• PROBLEM:
Please rewrite the material beginning at the line that has "What is the distance" and ending at the close of the material, replacing "separating" with "between" and leaving everything else unchanged.

• LISTED ENTRIES:

======

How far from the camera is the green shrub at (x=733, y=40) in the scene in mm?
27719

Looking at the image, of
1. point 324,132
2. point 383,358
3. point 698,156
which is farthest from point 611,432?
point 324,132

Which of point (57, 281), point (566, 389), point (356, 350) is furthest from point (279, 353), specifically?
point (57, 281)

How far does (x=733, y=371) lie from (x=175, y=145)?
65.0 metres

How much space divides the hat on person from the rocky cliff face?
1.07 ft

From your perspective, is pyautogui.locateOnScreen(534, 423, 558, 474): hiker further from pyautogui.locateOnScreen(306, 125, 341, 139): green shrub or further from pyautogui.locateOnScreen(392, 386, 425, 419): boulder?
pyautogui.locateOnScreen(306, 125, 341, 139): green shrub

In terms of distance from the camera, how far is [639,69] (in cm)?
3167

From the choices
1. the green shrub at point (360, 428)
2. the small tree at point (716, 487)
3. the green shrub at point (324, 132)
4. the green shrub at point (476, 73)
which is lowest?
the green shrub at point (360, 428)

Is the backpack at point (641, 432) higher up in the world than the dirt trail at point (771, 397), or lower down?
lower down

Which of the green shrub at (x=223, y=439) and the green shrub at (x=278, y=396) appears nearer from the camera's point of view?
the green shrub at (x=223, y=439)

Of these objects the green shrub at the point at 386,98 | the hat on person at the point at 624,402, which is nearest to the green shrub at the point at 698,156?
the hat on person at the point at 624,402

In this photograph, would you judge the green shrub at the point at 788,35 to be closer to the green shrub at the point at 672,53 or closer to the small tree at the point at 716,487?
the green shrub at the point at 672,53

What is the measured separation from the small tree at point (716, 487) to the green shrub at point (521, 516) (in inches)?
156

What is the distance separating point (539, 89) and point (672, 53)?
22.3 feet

======

• OUTPUT:
What is the distance between point (539, 89) and point (672, 53)?
22.3 feet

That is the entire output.